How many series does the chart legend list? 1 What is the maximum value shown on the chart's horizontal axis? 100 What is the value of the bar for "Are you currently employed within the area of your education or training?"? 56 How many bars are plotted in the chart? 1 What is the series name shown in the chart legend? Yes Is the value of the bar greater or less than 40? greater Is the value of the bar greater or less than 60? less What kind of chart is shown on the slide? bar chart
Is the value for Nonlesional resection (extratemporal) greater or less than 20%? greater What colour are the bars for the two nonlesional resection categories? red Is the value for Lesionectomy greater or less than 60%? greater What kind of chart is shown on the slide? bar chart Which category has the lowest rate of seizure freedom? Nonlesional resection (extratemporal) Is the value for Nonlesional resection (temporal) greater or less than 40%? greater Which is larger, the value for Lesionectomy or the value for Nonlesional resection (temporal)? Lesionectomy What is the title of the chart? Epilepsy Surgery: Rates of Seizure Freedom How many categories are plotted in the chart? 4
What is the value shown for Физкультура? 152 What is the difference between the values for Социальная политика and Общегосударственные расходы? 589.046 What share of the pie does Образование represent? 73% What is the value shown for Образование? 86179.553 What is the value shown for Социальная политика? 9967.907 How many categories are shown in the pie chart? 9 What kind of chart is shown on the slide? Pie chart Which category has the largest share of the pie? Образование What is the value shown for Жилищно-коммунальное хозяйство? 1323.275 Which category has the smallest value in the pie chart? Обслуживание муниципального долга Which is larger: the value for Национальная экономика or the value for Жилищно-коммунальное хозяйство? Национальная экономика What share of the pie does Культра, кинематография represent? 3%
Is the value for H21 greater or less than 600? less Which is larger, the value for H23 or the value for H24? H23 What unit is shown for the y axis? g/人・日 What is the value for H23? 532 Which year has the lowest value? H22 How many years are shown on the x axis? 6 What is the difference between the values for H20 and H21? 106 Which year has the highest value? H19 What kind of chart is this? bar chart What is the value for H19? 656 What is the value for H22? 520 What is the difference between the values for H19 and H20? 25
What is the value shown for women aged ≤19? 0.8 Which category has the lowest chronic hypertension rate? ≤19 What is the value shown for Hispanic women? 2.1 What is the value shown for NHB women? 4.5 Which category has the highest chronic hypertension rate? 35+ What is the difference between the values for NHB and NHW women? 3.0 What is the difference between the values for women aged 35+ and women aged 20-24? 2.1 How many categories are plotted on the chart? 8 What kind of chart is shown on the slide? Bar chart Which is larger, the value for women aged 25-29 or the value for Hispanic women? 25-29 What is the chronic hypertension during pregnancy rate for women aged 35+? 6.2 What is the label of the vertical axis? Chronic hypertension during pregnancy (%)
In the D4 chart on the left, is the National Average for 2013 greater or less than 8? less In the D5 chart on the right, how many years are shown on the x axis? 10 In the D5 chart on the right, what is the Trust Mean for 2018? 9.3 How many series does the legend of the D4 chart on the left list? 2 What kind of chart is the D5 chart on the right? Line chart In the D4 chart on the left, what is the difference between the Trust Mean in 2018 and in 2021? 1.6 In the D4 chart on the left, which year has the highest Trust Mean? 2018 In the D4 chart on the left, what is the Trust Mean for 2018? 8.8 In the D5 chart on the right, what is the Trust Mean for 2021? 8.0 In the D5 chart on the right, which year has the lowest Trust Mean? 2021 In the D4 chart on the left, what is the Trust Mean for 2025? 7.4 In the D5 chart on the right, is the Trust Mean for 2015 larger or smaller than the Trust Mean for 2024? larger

※ ※ ※

(DIRECTIONS)
Can you copy out all six lines above word for word, changing nothing?

(RESULT)
How many series does the chart legend list? 1 What is the maximum value shown on the chart's horizontal axis? 100 What is the value of the bar for "Are you currently employed within the area of your education or training?"? 56 How many bars are plotted in the chart? 1 What is the series name shown in the chart legend? Yes Is the value of the bar greater or less than 40? greater Is the value of the bar greater or less than 60? less What kind of chart is shown on the slide? bar chart
Is the value for Nonlesional resection (extratemporal) greater or less than 20%? greater What colour are the bars for the two nonlesional resection categories? red Is the value for Lesionectomy greater or less than 60%? greater What kind of chart is shown on the slide? bar chart Which category has the lowest rate of seizure freedom? Nonlesional resection (extratemporal) Is the value for Nonlesional resection (temporal) greater or less than 40%? greater Which is larger, the value for Lesionectomy or the value for Nonlesional resection (temporal)? Lesionectomy What is the title of the chart? Epilepsy Surgery: Rates of Seizure Freedom How many categories are plotted in the chart? 4
What is the value shown for Физкультура? 152 What is the difference between the values for Социальная политика and Общегосударственные расходы? 589.046 What share of the pie does Образование represent? 73% What is the value shown for Образование? 86179.553 What is the value shown for Социальная политика? 9967.907 How many categories are shown in the pie chart? 9 What kind of chart is shown on the slide? Pie chart Which category has the largest share of the pie? Образование What is the value shown for Жилищно-коммунальное хозяйство? 1323.275 Which category has the smallest value in the pie chart? Обслуживание муниципального долга Which is larger: the value for Национальная экономика or the value for Жилищно-коммунальное хозяйство? Национальная экономика What share of the pie does Культра, кинематография represent? 3%
Is the value for H21 greater or less than 600? less Which is larger, the value for H23 or the value for H24? H23 What unit is shown for the y axis? g/人・日 What is the value for H23? 532 Which year has the lowest value? H22 How many years are shown on the x axis? 6 What is the difference between the values for H20 and H21? 106 Which year has the highest value? H19 What kind of chart is this? bar chart What is the value for H19? 656 What is the value for H22? 520 What is the difference between the values for H19 and H20? 25
What is the value shown for women aged ≤19? 0.8 Which category has the lowest chronic hypertension rate? ≤19 What is the value shown for Hispanic women? 2.1 What is the value shown for NHB women? 4.5 Which category has the highest chronic hypertension rate? 35+ What is the difference between the values for NHB and NHW women? 3.0 What is the difference between the values for women aged 35+ and women aged 20-24? 2.1 How many categories are plotted on the chart? 8 What kind of chart is shown on the slide? Bar chart Which is larger, the value for women aged 25-29 or the value for Hispanic women? 25-29 What is the chronic hypertension during pregnancy rate for women aged 35+? 6.2 What is the label of the vertical axis? Chronic hypertension during pregnancy (%)
In the D4 chart on the left, is the National Average for 2013 greater or less than 8? less In the D5 chart on the right, how many years are shown on the x axis? 10 In the D5 chart on the right, what is the Trust Mean for 2018? 9.3 How many series does the legend of the D4 chart on the left list? 2 What kind of chart is the D5 chart on the right? Line chart In the D4 chart on the left, what is the difference between the Trust Mean in 2018 and in 2021? 1.6 In the D4 chart on the left, which year has the highest Trust Mean? 2018 In the D4 chart on the left, what is the Trust Mean for 2018? 8.8 In the D5 chart on the right, what is the Trust Mean for 2021? 8.0 In the D5 chart on the right, which year has the lowest Trust Mean? 2021 In the D4 chart on the left, what is the Trust Mean for 2025? 7.4 In the D5 chart on the right, is the Trust Mean for 2015 larger or smaller than the Trust Mean for 2024? larger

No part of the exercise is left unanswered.